Open harvitronix opened 4 years ago
@DimaKudosh Oh, it seems this may have been handled already? Is that what this does? https://github.com/DimaKudosh/pydfs-lineup-optimizer/issues/159
In case future searches find this, see the linked issue #159, or here:
from pydfs_lineup_optimizer import AfterEachExposureStrategy
optimizer.optimize(10, exposure_strategy=AfterEachExposureStrategy)
Sorry to spam this issue, but I think there's a problem in the current implementation, @DimaKudosh. It is removing every player who hits the max_exposure at the current lineup, which means that in my scenario above, player A and B will still always be in the same lineups as each other. They're simply excluded for lineups 2 and 3 and then put back in for 4, 6, 8, etc. So you still don't get any diversification for the top value players, but only for players who are filling in the gap.
Let me know if that makes sense or if you would like further explanation (or if this is even useful, I understand if it's not a priority).

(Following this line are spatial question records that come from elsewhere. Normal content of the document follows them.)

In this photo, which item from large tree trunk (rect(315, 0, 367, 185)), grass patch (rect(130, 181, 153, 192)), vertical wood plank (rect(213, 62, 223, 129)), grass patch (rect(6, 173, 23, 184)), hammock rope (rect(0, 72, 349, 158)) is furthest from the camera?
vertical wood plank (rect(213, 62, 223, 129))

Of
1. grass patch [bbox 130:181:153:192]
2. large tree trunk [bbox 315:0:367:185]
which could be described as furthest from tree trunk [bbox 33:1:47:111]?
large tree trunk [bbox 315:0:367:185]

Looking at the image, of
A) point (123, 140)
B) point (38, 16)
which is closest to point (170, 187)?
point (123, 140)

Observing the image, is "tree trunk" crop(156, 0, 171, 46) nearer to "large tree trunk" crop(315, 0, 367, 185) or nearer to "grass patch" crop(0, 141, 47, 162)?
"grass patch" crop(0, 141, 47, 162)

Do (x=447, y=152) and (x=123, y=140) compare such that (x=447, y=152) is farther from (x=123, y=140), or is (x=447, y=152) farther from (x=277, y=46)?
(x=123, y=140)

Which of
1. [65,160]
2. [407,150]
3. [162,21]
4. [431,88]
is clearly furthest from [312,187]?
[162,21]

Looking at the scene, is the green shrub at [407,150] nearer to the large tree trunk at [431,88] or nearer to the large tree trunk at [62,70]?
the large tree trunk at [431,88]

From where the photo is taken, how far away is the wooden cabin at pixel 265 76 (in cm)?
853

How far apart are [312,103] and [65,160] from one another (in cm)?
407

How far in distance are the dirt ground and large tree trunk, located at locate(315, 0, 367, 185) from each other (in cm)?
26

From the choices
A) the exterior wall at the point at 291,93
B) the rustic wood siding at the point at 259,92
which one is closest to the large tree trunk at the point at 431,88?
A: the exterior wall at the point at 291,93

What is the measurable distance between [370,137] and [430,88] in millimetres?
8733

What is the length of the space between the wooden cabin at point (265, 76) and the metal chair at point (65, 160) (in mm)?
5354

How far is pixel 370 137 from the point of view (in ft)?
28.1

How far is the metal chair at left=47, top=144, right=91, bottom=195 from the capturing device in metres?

I really have nothing to add to harvtronix note above, but to confirm I am getting the exact same result as him. Really wish there was a way to get max_exposure and min_exposure to work more efficiently. I would happily give up processing speed in order to get Player A and B in the second half of my lineups.
I think the problem is the logic doesn't allow it to break a constraint. Ideally, it would have the flexibility to break a constraint and then try to balance it on next lineup generated. I would also be happy to contribute in anyway to find a way to solve this.
I think the problem is the logic doesn't allow it to break a constraint. Ideally, it would have the flexibility to break a constraint and then try to balance it on next lineup generated.
^ this.
I would split your lineup generation into chunks, so if you want 20 lineups, do 4 chunks of 5. In each chunk, you can block player(s) who have too much exposure.
n_lineups = 20
exclude_chunks = (('Player 1'), ('Player 2'), ('Player 1', 'Player 3'), ('Player 1', 'Player 2'))
lineups = []
for exclude in exclude_chunks:
for item in exclude:
player = optimizer.get_player_by_name(item)
optimizer.remove_player(player)
for lineup in optimizer.optimize(n_lineups / len(exclude_chunks)):
lineups.append(lineup)
for item in exclude:
player = optimizer.get_player_by_name(item)
optimizer.restore_player(player)
At some point, what you are really asking for is more of a genetic algorithm than a linear-programming model. I would generate a large number of optimal lineups and then do some random variations on them after-the-fact to reach the desired results.
Max exposure currently works in a naive way. Here's the problem:
You maybe get something like this:
Notice that player A and B are in all the first half of lineups, then never again, and likewise H and I are in the second half, but don't appear anywhere before. This is almost certainly sub-optimal, as your two star value players (A and B) are either both in or both out in every lineup.
I understand the optimizer deals with max exposure one lineup at a time, so it doesn't have the full context of the resulting lineups. But could it do something like:
Any thoughts on how we can do this? I'm happy to contribute with a little guidance.